Record numbers cast ballots in Franklin County

November 06, 2008|By DON AINES

CHAMBERSBURG, Pa. - In terms of raw numbers, Tuesday's election had the largest turnout ever in Franklin County, but it fell short as a percentage of registered voters, according to complete but unofficial results from the county Election Board.

The 63,795 voters who cast ballots was a few thousand ahead of the 2004 total of 59,320. However, the percentage of turnout was 72 percent, the same as four years ago. Since that time, the county added more than 6,700 voters with 88,787 registered, according to county election figures.

Republican presidential nominee John McCain received 65 percent of the vote to 33 percent for Democrat Barack Obama. That was a better performance by the Democrat in this GOP stronghold than in 2004 when John Kerry got 28 percent.

The last time turnout was higher was in 1996 when the race between Bill Clinton and Republican Bob Dole drew 74 percent of voters.


The county experienced higher turnouts in elections prior to implementation of the federal Motor Voter law in 1995. Turnout was 84 percent in 1984, 82 percent in 1988 and 85 percent in 1992.

Motor Voter gave people more options for registering, including when they received or renewed a driver's license. It also eliminated regular purges based on voting inactivity.

In the years before 1995, registration sometimes grew by a few hundred a year or decreased. Since 1995, registration has increased by 34,000.

The county fielded hundreds of calls from voters on Tuesday, said Deputy Chief Clerk Jean Byers. The vast majority were from people unsure of where to vote or whether they were registered.

To accommodate the expected crush of voters, extra voting booths and clerks were added at some larger precincts, and poll books were divided alphabetically to allow more than one line of voters, County Commissioner Bob Thomas said Monday.

Some voters were given provisional ballots, because their names were not in the poll books, usually because they had moved and failed to notify the county of a change of address, Byers said. In many cases, voters were directed back to their former precinct to vote, Byers said.

Technicians were stationed around the county to handle mechanical issues with the tabulating machines at each precinct, mostly for paper jams, Byers said.
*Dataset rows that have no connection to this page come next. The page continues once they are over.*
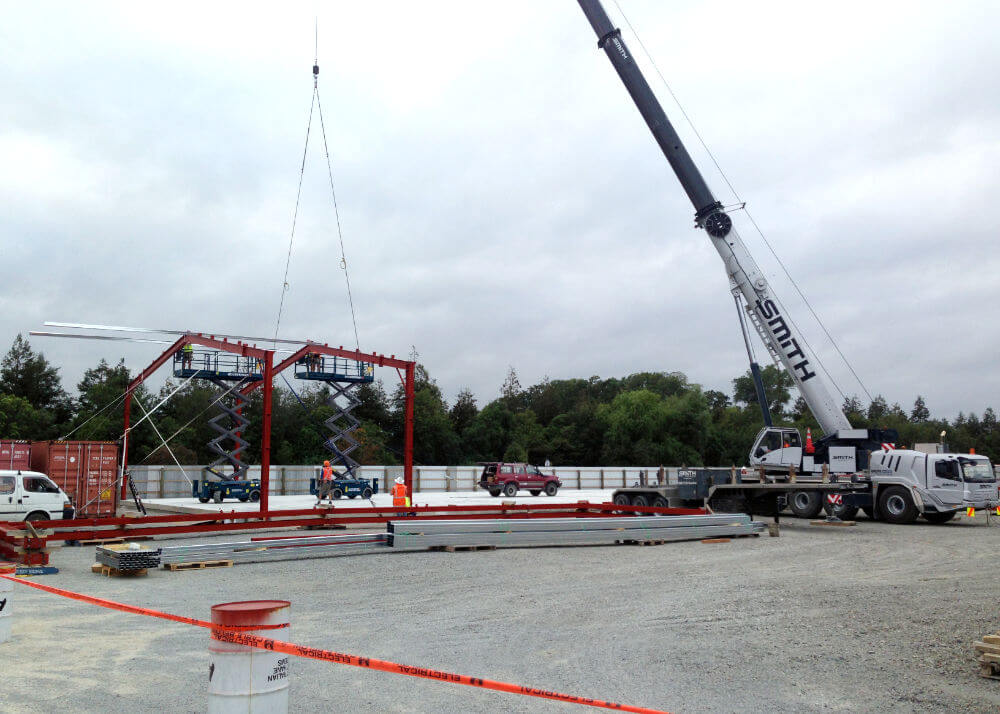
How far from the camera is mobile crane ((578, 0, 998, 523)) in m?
23.2

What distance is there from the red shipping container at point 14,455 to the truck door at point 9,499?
246 inches

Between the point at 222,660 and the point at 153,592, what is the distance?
791 centimetres

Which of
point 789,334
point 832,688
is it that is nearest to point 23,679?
point 832,688

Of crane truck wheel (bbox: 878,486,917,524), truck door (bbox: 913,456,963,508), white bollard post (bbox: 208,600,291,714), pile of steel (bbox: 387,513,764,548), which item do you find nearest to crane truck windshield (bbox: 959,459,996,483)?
truck door (bbox: 913,456,963,508)

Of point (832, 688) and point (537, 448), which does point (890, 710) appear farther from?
point (537, 448)

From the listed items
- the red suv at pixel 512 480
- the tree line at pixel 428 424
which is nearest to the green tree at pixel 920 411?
the tree line at pixel 428 424

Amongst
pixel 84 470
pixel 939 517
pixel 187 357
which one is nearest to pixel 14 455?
pixel 84 470

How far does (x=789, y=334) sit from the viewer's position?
2456cm

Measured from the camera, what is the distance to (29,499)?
64.2 feet

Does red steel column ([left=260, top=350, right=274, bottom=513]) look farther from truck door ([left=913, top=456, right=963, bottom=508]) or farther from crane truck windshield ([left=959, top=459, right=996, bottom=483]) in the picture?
crane truck windshield ([left=959, top=459, right=996, bottom=483])

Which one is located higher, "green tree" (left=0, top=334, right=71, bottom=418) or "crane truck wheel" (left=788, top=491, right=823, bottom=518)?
"green tree" (left=0, top=334, right=71, bottom=418)

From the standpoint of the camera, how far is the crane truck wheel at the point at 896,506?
22.9m

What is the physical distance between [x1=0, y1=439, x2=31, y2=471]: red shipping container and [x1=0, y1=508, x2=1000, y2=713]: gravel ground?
485 inches

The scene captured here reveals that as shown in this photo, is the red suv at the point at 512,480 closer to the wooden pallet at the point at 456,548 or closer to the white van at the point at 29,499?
the white van at the point at 29,499
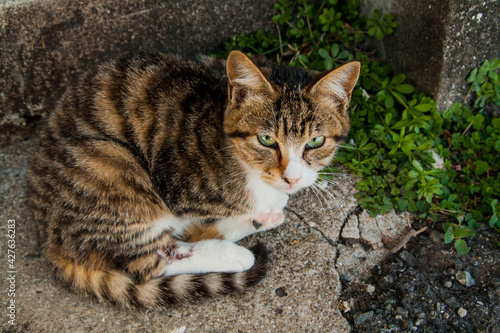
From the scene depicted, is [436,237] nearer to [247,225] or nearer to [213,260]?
[247,225]

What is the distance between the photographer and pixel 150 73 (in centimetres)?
236

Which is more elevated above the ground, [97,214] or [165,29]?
[165,29]

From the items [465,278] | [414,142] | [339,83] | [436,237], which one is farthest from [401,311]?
[339,83]

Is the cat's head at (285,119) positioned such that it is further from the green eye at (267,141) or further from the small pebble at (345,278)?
the small pebble at (345,278)

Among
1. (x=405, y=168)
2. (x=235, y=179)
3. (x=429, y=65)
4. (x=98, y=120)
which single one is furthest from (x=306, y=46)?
(x=98, y=120)

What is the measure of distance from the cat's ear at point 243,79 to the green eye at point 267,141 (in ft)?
0.65

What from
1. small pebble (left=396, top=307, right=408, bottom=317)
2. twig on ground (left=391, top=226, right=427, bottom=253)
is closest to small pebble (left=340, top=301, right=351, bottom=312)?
small pebble (left=396, top=307, right=408, bottom=317)

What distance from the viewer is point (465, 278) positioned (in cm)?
233

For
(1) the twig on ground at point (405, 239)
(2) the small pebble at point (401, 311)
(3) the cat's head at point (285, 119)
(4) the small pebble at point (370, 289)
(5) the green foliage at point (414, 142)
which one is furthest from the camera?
(5) the green foliage at point (414, 142)

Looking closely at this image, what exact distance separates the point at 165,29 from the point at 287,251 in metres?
1.59

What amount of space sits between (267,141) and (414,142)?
1066mm

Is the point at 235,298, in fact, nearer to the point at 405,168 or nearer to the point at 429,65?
the point at 405,168

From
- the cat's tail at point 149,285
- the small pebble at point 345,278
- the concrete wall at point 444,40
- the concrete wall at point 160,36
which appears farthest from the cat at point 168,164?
the concrete wall at point 444,40

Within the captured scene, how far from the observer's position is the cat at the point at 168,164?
83.8 inches
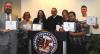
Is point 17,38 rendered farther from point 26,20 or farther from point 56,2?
point 56,2

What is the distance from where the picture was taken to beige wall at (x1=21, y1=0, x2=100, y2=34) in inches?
304

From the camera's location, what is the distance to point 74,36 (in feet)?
18.3

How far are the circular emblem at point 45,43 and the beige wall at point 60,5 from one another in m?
2.11

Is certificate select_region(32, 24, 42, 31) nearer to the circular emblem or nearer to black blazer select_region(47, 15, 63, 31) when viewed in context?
the circular emblem

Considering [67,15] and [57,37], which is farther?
[67,15]

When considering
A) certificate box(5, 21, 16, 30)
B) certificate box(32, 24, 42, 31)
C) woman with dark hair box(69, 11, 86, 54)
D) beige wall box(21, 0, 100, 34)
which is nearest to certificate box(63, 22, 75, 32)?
woman with dark hair box(69, 11, 86, 54)

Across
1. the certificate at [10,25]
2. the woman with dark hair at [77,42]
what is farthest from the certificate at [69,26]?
the certificate at [10,25]

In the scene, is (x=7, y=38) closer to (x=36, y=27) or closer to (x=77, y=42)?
(x=36, y=27)

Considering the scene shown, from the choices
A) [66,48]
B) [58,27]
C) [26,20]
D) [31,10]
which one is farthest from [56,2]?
[66,48]

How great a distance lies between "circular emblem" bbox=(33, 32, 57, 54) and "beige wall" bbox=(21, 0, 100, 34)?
6.91ft

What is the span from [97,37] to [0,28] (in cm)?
205

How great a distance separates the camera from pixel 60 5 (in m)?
8.00

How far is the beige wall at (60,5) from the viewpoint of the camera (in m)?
7.73

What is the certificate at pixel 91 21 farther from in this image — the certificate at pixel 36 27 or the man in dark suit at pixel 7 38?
the man in dark suit at pixel 7 38
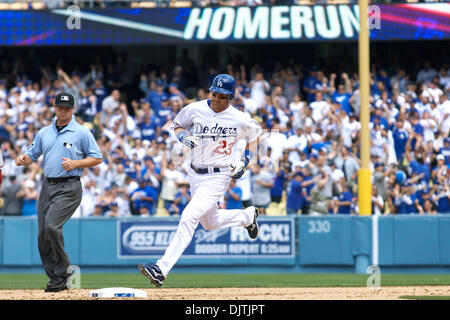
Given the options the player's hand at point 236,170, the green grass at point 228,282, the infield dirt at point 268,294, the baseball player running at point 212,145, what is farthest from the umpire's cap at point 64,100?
the green grass at point 228,282

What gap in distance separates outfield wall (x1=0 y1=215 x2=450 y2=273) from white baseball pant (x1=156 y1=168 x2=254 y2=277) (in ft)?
19.4

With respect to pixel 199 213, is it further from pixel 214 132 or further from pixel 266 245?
pixel 266 245

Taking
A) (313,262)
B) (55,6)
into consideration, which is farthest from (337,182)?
(55,6)

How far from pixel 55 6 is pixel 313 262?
10616 mm

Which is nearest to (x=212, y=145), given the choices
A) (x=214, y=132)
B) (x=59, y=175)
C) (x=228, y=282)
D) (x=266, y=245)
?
(x=214, y=132)

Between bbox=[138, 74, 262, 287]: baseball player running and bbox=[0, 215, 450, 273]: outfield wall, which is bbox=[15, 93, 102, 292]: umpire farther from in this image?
bbox=[0, 215, 450, 273]: outfield wall

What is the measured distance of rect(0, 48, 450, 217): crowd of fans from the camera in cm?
1756

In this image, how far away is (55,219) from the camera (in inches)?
389

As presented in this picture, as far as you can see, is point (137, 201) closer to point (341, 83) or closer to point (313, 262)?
point (313, 262)

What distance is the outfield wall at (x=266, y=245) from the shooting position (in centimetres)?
1574

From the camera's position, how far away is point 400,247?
15.8 metres

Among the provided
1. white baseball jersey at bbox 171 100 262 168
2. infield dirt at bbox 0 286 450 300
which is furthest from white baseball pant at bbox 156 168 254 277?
infield dirt at bbox 0 286 450 300

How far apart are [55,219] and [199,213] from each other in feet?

So voting would not be slowed, the machines have an emergency bin where ballots could be deposited, Byers said. Once the machines were fixed, the ballots could be fed through the optical scanners, she said.

Many precincts reported lines forming before voting began at 7 a.m., but only a few reported having people waiting in line at the 8 p.m. close, Byers said. More than 100 were reported to be at Washington Township 5, but anyone standing in line at 8 p.m. was allowed to vote, she said.